The part on the right-hand side of the colon `:` tells Python to take the column contents provided by `.apply()` and feed them to spaCy for processing.

In [None]:
talk['title_nlp'] = talk['title'].apply(lambda title_text: nlp(title_text))

In [None]:
talk

We now have the processed titles in a separate column named `title_nlp`!

Let's take a closer look at the first row, whose index is 2.

In [None]:
talk.at[2, 'title_nlp']

In [None]:
type(talk.at[2, 'title_nlp'])

As you can see, the cell contains a spaCy _Doc_ object.

Let's now define our own Python **function** to fetch lemmas for each noun in the title.

Python functions are defined using the command `def`, which is followed by the name of the function, in this case `get_nouns`. The input to the function is given in parentheses that follow the name of the function.
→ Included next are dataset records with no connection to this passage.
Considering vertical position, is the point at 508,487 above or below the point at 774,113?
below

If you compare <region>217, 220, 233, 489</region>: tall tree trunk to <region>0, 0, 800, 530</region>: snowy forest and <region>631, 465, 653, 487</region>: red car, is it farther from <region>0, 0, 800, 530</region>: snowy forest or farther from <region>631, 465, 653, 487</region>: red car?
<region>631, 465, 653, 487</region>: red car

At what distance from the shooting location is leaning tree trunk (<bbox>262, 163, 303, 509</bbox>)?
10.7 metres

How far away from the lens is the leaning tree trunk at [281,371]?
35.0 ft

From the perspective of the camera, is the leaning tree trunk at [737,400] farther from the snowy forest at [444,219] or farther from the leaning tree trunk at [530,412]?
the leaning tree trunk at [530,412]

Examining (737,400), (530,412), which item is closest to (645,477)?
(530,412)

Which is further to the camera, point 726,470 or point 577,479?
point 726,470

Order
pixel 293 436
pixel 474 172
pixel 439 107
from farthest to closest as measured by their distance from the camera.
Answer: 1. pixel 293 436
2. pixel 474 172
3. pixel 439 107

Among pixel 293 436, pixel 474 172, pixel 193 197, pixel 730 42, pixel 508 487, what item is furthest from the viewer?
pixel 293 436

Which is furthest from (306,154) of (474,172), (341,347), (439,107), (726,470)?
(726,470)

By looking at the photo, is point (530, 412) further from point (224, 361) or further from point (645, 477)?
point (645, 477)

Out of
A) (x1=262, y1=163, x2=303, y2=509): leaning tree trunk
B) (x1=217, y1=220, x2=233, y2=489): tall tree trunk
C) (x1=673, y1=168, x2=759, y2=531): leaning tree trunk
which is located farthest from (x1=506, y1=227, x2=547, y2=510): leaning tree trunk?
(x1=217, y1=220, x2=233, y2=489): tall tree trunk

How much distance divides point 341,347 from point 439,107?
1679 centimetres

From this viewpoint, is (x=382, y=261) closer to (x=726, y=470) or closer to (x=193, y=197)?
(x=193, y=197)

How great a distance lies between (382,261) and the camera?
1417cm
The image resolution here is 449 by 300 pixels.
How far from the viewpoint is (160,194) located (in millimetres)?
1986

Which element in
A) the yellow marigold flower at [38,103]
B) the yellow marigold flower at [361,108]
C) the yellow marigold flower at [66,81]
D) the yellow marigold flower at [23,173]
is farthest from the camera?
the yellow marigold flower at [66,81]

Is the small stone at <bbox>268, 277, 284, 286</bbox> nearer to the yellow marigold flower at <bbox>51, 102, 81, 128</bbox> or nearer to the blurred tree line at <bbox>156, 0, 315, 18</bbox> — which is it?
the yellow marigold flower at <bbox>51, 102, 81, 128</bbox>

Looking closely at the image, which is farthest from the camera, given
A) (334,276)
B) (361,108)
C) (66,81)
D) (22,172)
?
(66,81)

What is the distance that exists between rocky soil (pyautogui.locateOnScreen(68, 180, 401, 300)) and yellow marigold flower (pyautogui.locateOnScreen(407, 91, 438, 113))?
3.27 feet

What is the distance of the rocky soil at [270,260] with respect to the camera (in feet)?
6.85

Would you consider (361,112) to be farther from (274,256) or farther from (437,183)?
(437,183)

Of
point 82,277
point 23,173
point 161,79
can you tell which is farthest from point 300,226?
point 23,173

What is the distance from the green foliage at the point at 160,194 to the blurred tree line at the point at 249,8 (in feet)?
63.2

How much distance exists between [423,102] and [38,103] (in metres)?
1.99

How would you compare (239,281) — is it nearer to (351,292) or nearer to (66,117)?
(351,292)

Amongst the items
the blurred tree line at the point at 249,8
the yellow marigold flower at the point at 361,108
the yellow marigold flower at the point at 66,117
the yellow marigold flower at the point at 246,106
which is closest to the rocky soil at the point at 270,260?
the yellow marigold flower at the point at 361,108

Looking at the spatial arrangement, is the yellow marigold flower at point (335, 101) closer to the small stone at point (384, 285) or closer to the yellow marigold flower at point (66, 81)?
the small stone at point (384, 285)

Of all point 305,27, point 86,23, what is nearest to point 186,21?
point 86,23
In this case, we name a variable for the input called `nlp_text`. This is an arbitrary variable, which is needed for referring to whatever is being provided as input to the function. To put it simply, you can think of this variable as the input. 

In [None]:
def get_nouns(nlp_text):
    
    # First we make sure that the input is of correct type
    assert type(nlp_text) == spacy.tokens.doc.Doc
    
    # Let's set up a placeholder list for our lemmas
    lemmas = []
    
    # We begin then begin looping over the Doc object
    for token in nlp_text:
        
        # If the fine-grained POS tag for the token is a noun (NN)
        if token.tag_ == 'NN':
            
            # Append the token lemma to the list of lemmas
            lemmas.append(token.lemma_)
            
    # When the loop is complete (note the indentation), 
    # join the list of items together and return a string
    return lemmas

Now that we have defined our function, let's use it to collect all nouns to the column `nouns`.

In [None]:
talk['nouns'] = talk['title_nlp'].apply(lambda text: get_nouns(text))

In [None]:
talk

We can also easily extract information from pandas DataFrames into Python's native data structures. 

The `tolist()` method, for instance, can be used to extract the column contents into a list.

In [None]:
noun_list = talk['nouns'].tolist()

noun_list

What we have now is a list of lists. Let's loop over the list and collect the items into a single list named `final_list`.

In [None]:
# Set up the placeholder list
final_list = []

# Loop over each list in the list of lists
for nlist in noun_list:
    
    # Extend the final list with the current list
    final_list.extend(nlist)

Let's briefly examine the first ten items in final list and then count the number of items in the list.

In [None]:
final_list[:10]

In [None]:
len(final_list)

We can also easily count the number of unique items in the list using a Python *Counter* object and its `most_common()` method.

In [None]:
from collections import Counter

Counter(final_list).most_common()

What do you think? Is there a connection between editorial topics and the ensuing discussion among readers?

## Saving the results

*pandas* DataFrames can be easily saved as *pickled* objects using the `to_pickle()` method.

The `to_pickle()` method takes a string as input, which defines a path to the file in which the DataFrame should be written.

Let's pickle the DataFrame with the three articles stored under `df` into a file named `pickled_df.pkl` into the directory `00_data`.

In [None]:
df.to_pickle('00_data/pickled_df.pkl')

We can easily check if the data has been saved successfully by reading the file contents using the `read_pickle()` method.

In [None]:
df_2 = pd.read_pickle('00_data/pickled_df.pkl')

df_2

Let's compare the DataFrames, which returns a Boolean value (True/False) for each cell.

In [None]:
df == df_2

## Wrapping up

This lecture should have given you a brief introduction to *pandas* and its basic data structure, a DataFrame.